> _TASK DETAILS_
Rewrite the rows from the line with "Physically, which is" to the line with "20.7 metres", both ends included, with the requests unchanged. In the answers only, multiply every number (coordinates and distances) by 1.05 and round it to the decimal places it originally had, rounding halves up, and leave the pictures out.

> _RECORDS SUPPLIED_
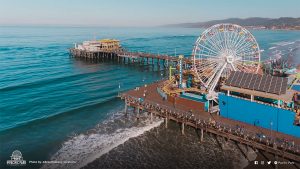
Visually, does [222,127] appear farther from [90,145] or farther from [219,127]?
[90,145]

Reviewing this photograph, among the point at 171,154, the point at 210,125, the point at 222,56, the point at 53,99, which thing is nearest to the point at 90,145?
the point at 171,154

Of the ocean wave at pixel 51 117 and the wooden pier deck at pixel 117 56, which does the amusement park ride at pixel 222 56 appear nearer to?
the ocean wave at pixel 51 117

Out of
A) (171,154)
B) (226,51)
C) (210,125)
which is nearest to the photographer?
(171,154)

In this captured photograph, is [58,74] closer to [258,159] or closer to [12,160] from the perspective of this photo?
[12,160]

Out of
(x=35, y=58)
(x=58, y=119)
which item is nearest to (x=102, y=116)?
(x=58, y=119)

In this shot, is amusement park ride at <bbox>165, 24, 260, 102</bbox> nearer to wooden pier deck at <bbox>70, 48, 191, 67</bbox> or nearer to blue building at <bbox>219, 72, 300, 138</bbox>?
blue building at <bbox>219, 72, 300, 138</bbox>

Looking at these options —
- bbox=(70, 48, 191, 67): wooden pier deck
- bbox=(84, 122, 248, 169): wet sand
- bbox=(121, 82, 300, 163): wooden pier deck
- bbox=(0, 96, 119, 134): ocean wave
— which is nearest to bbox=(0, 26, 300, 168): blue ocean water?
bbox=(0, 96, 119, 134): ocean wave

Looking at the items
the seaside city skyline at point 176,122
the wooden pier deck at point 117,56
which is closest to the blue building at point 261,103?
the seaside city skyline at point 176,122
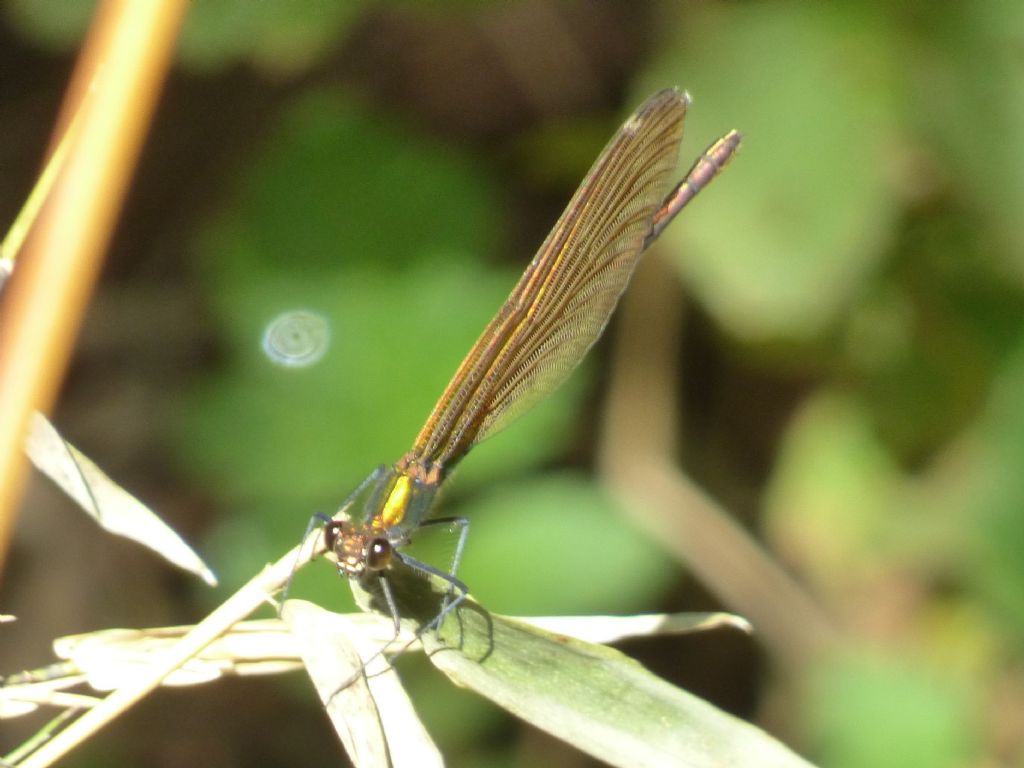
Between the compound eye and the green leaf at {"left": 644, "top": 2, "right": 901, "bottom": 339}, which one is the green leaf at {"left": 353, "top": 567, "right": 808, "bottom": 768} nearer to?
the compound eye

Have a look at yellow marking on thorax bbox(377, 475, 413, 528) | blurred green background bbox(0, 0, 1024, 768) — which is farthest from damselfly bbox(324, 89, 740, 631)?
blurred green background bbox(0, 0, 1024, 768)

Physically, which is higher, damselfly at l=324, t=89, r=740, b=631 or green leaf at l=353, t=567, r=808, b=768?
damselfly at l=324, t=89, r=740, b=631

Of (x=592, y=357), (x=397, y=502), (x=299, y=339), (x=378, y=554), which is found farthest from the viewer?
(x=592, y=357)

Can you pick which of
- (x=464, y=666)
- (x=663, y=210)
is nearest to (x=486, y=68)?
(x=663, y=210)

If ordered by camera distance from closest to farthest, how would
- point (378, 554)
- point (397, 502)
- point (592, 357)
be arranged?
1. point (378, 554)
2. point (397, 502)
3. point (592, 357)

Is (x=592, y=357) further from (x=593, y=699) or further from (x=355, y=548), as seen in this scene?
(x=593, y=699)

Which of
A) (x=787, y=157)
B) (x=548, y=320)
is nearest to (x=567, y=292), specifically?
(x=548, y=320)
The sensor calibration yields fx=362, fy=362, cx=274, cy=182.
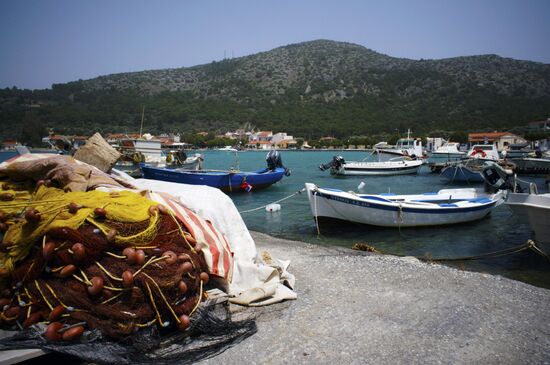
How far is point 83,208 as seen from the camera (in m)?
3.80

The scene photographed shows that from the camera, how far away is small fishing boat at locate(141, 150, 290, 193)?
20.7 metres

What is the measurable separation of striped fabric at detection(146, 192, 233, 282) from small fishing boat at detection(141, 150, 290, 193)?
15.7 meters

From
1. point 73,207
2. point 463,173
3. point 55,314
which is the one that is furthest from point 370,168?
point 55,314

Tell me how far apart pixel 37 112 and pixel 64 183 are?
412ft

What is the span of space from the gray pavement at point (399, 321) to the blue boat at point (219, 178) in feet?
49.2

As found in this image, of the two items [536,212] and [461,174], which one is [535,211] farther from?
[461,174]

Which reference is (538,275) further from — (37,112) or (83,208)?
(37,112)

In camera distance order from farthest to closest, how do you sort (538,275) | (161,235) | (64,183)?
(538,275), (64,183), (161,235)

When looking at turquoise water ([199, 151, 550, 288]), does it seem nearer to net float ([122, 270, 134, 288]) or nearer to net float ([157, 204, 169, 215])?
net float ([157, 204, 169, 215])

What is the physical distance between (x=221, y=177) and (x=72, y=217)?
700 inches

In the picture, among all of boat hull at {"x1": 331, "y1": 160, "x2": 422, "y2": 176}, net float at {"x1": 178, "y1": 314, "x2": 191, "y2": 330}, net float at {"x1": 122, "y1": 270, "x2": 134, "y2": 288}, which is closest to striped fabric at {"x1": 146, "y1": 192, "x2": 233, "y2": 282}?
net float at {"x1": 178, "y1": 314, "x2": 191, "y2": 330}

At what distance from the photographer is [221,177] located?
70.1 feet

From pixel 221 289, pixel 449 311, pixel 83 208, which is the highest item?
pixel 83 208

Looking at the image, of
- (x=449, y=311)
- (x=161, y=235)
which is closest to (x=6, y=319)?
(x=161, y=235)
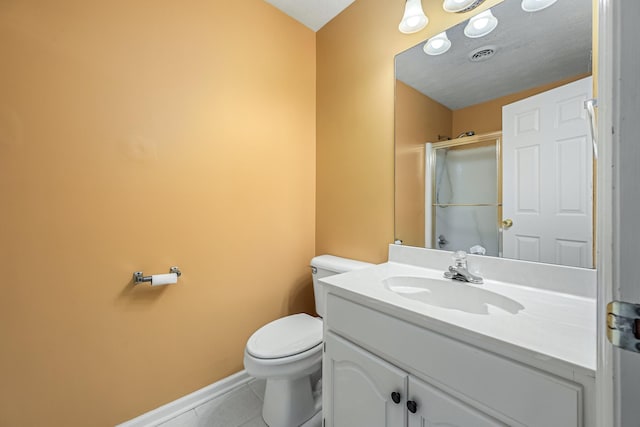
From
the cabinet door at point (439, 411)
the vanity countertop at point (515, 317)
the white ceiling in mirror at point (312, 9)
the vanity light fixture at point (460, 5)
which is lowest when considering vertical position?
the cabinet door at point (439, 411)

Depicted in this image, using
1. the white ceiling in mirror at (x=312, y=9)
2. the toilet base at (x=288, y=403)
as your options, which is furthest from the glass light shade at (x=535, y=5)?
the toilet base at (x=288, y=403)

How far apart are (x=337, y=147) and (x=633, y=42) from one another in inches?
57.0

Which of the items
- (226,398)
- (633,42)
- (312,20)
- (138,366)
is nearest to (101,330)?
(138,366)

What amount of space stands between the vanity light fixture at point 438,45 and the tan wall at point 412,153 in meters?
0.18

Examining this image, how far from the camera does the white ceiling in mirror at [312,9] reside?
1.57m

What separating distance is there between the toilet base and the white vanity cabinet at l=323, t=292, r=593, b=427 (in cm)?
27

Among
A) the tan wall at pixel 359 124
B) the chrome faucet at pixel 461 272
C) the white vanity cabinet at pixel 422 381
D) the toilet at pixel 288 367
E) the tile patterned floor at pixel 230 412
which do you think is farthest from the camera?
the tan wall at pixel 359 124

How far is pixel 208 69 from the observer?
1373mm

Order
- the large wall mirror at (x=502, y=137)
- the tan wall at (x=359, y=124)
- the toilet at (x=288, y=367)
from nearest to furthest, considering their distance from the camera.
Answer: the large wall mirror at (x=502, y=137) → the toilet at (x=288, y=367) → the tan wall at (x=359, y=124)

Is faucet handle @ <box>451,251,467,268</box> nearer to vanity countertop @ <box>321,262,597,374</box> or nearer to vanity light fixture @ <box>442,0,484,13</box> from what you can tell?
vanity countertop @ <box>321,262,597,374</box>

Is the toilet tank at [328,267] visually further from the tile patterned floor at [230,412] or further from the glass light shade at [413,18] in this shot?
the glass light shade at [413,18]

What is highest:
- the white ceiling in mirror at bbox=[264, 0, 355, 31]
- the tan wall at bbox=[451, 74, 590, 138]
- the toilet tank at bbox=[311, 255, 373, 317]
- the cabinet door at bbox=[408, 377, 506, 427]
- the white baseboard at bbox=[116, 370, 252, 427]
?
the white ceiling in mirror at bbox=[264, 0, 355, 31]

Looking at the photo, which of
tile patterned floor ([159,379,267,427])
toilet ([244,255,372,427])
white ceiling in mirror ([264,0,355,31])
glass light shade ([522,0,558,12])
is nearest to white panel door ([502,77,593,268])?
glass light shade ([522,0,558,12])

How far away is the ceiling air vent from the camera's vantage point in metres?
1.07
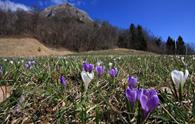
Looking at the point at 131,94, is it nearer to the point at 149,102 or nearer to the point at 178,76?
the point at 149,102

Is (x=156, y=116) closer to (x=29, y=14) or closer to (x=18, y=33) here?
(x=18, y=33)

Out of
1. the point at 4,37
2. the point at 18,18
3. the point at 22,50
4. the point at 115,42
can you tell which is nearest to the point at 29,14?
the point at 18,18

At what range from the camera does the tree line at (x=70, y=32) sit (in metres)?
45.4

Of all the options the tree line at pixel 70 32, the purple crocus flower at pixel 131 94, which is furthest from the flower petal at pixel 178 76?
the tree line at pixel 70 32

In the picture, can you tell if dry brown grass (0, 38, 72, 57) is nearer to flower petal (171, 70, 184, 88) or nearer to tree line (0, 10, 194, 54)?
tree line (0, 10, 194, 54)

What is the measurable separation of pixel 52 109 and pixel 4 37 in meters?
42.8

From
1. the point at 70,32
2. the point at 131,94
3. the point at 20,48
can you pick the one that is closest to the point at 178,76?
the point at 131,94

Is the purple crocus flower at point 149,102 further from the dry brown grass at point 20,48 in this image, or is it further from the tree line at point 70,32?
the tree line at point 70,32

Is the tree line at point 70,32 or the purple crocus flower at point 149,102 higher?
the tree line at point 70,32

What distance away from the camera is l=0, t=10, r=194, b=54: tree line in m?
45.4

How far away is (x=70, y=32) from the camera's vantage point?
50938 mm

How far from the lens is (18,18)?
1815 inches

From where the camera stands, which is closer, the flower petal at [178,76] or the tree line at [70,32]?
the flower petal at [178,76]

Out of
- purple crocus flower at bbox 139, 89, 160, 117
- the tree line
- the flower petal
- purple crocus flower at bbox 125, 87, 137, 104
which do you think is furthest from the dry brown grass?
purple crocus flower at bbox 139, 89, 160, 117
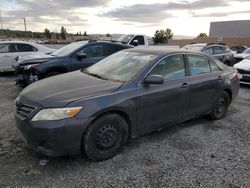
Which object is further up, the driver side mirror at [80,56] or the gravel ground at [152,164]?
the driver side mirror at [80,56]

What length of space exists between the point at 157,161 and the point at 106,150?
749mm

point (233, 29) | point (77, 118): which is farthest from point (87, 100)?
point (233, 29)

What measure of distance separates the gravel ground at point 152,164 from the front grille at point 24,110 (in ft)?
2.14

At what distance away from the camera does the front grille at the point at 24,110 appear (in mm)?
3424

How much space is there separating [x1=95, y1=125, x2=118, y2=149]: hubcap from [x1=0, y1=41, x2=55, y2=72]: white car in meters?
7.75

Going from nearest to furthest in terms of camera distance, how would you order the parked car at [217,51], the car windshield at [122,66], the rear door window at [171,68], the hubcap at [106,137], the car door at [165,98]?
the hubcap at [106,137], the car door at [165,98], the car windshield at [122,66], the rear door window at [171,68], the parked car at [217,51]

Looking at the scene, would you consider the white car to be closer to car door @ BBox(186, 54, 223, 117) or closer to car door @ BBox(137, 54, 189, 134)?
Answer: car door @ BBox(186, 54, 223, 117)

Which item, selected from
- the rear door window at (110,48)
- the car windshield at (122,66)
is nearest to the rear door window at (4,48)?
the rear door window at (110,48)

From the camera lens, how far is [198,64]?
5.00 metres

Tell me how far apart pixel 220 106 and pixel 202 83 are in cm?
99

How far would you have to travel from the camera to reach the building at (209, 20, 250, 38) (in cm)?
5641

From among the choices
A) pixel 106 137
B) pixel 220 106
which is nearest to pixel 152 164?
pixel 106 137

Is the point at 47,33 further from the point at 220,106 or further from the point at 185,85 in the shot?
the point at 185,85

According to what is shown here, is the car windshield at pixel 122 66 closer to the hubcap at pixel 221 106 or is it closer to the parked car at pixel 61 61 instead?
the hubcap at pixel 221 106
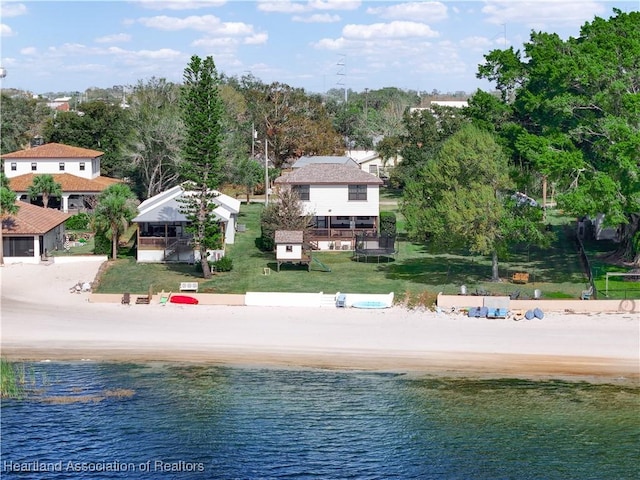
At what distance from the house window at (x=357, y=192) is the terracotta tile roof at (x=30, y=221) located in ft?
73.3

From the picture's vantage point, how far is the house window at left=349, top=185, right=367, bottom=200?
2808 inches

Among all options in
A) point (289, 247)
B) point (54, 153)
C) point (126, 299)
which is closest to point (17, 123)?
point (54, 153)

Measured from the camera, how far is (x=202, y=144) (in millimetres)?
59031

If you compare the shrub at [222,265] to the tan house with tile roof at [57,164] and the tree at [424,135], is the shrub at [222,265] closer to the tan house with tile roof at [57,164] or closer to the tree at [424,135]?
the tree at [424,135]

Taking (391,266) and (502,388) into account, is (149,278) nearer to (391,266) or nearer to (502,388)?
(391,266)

> _THE RESPONSE_
Physically, which is higher, damselfly at l=324, t=89, r=740, b=631 or green leaf at l=353, t=567, r=808, b=768?
damselfly at l=340, t=93, r=777, b=663

Of (x=592, y=357), (x=397, y=502), (x=299, y=339), (x=378, y=554), which is found farthest from the viewer?
(x=622, y=375)

Can you pick which of
- (x=464, y=666)
- (x=663, y=210)
is nearest to (x=486, y=68)?
(x=696, y=221)

If ordered by camera distance from closest to farthest, how would
- point (378, 554)
- point (397, 502)
- point (592, 357)
be arranged?
1. point (397, 582)
2. point (417, 527)
3. point (622, 375)

Is (x=592, y=357) further from (x=593, y=699) or further from (x=355, y=548), as seen in this scene?
(x=623, y=734)

Which of
A) (x=787, y=157)
B) (x=548, y=320)
is nearest to (x=567, y=292), specifically?
(x=575, y=336)
The sensor calibration yields fx=362, fy=362, cx=274, cy=182.
How far is point 83,208 as seen from the camera (in m)?
3.99

The scene photographed shows that from the camera, how far away is small fishing boat at locate(141, 150, 290, 193)?
21.7 metres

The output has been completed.